Mme Marie-Christine Blandin. – M. Yung défend les inventions. Ce n’est pas ce dont nous parlons. Décrire ce qui existe ne saurait conférer la propriété de ce qu’on a décrit ! Imaginez qu’une firme américaine décrive minutieusement l’amertume de la gentiane : c’en serait fini de son utilisation gratuite pour la Suze ou l’Aveze ! Attention à ces grandes firmes qui veulent confisquer le vivant pour nous le revendre ensuite !

De nombreuses entreprises et structures de recherche s’alarment de cette hypothèse, qui privatiserait le vivant au profit des plus grands groupes et freinerait leur compétitivité.

M. Ronan Dantec. – Ne confondons les lettres et les mots : ne privatisons pas les lettres, que sont en quelque sorte les gènes natifs. Les mots qui seront faits avec cet alphabet, c’est-à-dire les produits composés à partir de ces traits natifs, pourront toujours être brevetés.

M. Joël Labbé. – Ne confondons pas les inventions, évidemment brevetables, et les découvertes de mécanismes naturels, qui ne peuvent bien sûr pas l’être – c’est de cela que nous parlons.

Les amendements identiques nos43, 54 et 178 sont adoptés.

L’article 4 bis, modifié, est adopté.

  • ARTICLE 4 TER

Mme la présidente. – Amendement n°201, présenté par M. Yung.

Rédiger ainsi cet article :

L’article L. 613-2-3 du code de la propriété intellectuelle est complété par un alinéa ainsi rédigé :

« La protection conférée par un brevet relatif à une matière biologique dotée, du fait de l’invention, de propriétés déterminées ne s’étend pas aux matières biologiques dotées de ces propriétés déterminées, obtenues indépendamment de la matière biologique brevetée et par procédé essentiellement biologique, ni aux matières biologiques obtenues à partir de ces dernières, par reproduction ou multiplication. »
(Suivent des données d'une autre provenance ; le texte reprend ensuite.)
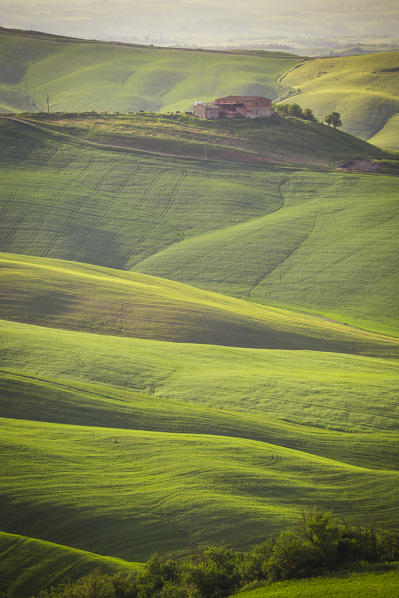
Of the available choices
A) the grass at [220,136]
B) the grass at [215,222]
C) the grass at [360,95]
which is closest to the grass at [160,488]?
the grass at [215,222]

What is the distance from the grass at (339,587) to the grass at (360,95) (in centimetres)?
14221

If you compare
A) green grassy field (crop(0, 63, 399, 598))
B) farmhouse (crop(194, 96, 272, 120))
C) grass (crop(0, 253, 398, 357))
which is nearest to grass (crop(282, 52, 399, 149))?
farmhouse (crop(194, 96, 272, 120))

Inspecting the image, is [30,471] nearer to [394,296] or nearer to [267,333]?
[267,333]

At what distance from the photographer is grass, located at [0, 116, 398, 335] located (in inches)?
2655

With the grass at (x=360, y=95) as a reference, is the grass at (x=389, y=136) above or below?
below

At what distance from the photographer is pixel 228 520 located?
24.9 meters

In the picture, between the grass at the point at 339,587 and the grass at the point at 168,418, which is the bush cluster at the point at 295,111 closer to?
the grass at the point at 168,418

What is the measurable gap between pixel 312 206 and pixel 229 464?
61644mm

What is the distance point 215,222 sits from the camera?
80875mm

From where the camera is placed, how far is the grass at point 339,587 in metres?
20.0

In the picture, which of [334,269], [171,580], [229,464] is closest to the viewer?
[171,580]

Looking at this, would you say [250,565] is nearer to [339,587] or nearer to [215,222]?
[339,587]

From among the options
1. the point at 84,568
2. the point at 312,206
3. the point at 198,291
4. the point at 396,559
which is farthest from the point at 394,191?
the point at 84,568

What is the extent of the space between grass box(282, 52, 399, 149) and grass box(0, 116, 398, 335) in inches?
2970
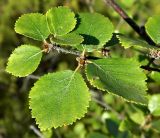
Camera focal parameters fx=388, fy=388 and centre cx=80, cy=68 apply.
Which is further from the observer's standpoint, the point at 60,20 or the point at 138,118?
the point at 138,118

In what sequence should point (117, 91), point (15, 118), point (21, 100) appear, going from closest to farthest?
point (117, 91), point (15, 118), point (21, 100)

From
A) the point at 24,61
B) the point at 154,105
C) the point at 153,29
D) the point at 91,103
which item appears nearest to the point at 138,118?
the point at 154,105

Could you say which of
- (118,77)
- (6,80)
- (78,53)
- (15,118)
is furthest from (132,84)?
(6,80)

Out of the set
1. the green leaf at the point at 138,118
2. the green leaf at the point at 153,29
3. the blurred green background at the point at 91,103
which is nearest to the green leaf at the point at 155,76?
the blurred green background at the point at 91,103

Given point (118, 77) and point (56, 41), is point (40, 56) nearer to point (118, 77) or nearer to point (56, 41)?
point (56, 41)

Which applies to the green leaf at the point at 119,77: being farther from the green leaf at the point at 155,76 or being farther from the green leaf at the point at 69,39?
the green leaf at the point at 155,76

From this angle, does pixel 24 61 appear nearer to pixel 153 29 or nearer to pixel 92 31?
pixel 92 31

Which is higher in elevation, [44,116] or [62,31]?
[62,31]
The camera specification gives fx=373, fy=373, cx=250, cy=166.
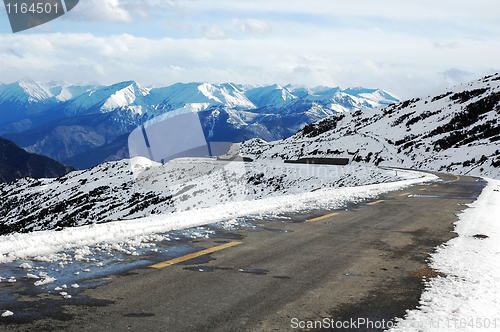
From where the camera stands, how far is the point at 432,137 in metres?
70.7

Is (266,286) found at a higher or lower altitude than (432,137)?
higher

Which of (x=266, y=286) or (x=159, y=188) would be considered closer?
(x=266, y=286)

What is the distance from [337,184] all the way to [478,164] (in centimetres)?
2010

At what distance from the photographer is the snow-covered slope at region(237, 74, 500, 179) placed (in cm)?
5531

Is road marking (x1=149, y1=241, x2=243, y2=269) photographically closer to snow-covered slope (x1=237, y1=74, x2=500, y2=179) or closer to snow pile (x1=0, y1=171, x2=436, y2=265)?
snow pile (x1=0, y1=171, x2=436, y2=265)

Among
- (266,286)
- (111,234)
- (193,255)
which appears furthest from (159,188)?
(266,286)

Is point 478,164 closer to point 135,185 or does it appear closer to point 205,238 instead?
point 205,238

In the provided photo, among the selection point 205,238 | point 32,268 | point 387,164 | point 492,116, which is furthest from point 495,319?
point 492,116

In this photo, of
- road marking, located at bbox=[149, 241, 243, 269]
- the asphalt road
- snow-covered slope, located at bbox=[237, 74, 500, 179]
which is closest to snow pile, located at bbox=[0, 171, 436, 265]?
road marking, located at bbox=[149, 241, 243, 269]

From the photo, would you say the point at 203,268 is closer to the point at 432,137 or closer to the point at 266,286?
the point at 266,286

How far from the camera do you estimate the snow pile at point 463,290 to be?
12.5ft

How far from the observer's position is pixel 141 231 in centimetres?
791

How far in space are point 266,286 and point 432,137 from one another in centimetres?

M. Richard Yung. – Je vous propose de rétablir la rédaction adoptée par le Sénat en première lecture.

Limitons le champ de la brevetabilité en interdisant au titulaire d’un brevet relatif à une matière biologique obtenue par des procédés techniques de revendiquer un droit sur une matière biologique identique obtenue par des procédés essentiellement biologiques.

M. Jérôme Bignon, rapporteur. – Cet amendement est satisfait par le texte de la commission, qui n’a procédé qu’à quelques corrections rédactionnelles.

Mme Barbara Pompili, secrétaire d’État. – C’est un bon point d’équilibre. Avis favorable.

M. Jean Bizet. – L’amendement de M. Yung est proche de la perfection : ancien rapporteur de la loi de transposition de la directive de 1998, je le voterai.

L’amendement n°201 est adopté et l’article 4 ter est ainsi rédigé.